Let the point $C$ be the midpoint of the line segment $AB$. We have to prove $MC\parallel KP$. Let us introduce angle $\alpha =\angle BKA$. Notice that $$\begin{array}{rl}\angle BLA& =180^{\circ }-\angle BMA=180^{\circ }-\frac{1}{2}\angle BOA=\\ & =180^{\circ }-\frac{1}{2}(180^{\circ }-\angle BKA)=90^{\circ }+\frac{1}{2}\alpha \end{array}$$ Also, notice that the point $O$ is midpoint of the arc $\text{widearc}AB$. Thus the line $KO$ is bisector of the angle $\angle BKA$. From the two claims above, we deduce that $L$ is incenter of the triangle $ABK$. Moreover, notice that $ML$ is diameter of the circle $k_2$, thus $\angle ABM=90^{\circ }$. Since $BL$ is angle bisector of the angle $\angle ABK$ we deduce that $BM$ is exterior angle bisector of the same angle. Thus, since $M$ lies on angle bisector $KM$ and exterior angle bisector $BM$, $M$ is the center of the excircle for the triangle $ABK$.

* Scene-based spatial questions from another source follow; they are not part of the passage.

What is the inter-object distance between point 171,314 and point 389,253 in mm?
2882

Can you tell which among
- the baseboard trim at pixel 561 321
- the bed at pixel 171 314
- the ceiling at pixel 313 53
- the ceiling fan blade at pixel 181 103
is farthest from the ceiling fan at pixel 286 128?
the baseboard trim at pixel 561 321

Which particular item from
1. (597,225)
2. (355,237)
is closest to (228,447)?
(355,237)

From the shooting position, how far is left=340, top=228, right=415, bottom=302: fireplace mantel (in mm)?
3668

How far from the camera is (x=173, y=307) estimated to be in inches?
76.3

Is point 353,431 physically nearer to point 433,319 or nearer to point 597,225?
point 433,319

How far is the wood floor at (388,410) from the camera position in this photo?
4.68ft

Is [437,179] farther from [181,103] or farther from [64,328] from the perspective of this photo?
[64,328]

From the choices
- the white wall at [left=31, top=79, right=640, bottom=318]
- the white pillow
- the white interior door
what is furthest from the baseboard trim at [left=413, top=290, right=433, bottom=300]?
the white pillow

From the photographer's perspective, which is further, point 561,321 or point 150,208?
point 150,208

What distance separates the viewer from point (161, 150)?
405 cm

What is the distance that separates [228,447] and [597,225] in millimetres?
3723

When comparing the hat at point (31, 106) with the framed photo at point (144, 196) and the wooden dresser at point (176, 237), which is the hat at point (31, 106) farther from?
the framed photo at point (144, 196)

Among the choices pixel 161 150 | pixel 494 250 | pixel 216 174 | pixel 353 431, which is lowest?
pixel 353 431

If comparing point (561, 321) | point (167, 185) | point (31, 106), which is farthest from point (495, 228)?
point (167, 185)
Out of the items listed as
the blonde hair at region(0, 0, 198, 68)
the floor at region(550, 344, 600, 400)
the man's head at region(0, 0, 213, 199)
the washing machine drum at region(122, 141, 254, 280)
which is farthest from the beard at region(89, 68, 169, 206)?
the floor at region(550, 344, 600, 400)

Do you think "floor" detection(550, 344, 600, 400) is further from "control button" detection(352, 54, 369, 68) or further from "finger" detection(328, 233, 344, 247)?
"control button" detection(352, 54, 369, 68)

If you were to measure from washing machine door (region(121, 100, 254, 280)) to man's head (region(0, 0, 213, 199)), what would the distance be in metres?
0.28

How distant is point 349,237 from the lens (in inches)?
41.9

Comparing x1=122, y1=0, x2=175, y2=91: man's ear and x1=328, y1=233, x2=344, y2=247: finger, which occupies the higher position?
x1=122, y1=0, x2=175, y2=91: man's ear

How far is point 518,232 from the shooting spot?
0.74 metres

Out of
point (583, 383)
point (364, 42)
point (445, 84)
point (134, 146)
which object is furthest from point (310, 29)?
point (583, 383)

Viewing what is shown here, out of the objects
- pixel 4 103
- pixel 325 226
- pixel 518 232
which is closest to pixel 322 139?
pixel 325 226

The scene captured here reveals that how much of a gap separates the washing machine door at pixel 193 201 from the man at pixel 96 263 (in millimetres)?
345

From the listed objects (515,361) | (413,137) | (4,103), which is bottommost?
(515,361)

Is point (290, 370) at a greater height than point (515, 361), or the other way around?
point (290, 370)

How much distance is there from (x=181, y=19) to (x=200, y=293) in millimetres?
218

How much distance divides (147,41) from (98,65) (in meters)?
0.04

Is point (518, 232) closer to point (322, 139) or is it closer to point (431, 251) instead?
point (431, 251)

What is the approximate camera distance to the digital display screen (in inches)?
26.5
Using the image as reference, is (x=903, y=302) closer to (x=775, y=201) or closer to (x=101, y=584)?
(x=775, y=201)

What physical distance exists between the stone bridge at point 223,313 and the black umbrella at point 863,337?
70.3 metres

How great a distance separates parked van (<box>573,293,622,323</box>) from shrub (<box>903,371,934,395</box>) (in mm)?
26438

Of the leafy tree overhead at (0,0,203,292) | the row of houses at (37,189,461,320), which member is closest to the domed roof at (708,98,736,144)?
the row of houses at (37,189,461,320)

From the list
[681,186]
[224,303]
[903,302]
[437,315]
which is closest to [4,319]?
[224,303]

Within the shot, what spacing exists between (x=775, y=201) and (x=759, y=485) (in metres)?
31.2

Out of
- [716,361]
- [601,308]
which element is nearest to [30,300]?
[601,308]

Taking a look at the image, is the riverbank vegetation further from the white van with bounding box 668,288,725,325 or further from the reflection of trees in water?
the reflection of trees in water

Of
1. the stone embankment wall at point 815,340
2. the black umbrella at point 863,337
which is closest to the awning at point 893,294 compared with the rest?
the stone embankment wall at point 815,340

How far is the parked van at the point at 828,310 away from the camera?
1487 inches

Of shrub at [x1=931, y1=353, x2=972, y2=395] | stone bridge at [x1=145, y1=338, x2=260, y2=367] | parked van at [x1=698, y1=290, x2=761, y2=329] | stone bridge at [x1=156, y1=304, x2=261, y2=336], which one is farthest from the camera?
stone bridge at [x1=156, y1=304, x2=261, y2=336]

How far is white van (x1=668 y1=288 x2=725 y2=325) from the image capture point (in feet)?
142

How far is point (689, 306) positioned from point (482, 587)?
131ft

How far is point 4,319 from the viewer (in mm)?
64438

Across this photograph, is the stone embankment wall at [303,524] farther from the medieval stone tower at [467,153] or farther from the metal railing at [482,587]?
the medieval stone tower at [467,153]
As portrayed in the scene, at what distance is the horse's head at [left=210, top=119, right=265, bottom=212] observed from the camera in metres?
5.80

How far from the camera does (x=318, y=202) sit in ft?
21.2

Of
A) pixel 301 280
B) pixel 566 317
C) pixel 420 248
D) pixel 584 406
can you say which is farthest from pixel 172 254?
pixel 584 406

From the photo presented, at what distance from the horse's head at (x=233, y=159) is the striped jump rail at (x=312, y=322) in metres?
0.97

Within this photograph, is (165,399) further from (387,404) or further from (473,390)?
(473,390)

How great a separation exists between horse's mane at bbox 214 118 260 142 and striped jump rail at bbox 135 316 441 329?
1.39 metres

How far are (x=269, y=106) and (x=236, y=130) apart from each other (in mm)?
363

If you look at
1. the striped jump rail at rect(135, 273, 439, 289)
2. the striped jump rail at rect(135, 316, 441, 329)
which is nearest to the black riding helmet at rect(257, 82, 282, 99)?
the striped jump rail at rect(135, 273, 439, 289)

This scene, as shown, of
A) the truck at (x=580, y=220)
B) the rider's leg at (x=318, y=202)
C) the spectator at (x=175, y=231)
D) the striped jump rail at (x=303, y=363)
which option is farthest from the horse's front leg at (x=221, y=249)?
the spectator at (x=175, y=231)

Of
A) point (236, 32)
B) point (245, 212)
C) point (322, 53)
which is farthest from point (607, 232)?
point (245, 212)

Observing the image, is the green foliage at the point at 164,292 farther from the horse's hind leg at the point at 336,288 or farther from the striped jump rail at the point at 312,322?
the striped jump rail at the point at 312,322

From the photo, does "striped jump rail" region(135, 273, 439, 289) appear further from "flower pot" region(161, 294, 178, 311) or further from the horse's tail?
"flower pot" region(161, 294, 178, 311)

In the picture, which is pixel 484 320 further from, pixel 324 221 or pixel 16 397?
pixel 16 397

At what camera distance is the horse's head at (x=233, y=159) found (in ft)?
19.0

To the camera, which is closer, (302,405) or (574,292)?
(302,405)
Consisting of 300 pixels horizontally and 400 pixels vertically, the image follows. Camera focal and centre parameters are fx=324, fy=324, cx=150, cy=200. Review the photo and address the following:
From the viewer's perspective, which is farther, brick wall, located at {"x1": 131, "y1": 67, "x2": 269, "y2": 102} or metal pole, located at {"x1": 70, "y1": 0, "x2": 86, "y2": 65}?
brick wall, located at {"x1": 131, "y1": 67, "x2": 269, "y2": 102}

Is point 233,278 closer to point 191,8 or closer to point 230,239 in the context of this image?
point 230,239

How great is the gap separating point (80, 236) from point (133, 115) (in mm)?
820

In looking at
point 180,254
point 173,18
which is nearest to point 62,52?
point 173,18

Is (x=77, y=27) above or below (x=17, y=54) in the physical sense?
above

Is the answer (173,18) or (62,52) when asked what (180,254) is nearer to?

Thus, we have to prove that the line passing through the incenter $L$ of the triangle $ABK$ and point of the tangency of incircle of the same triangle is parallel to the line passing through the center of the excircle $M$ and the midpoint $C$ of the line segment $AB$. This is a well known lemma, which completes the proof.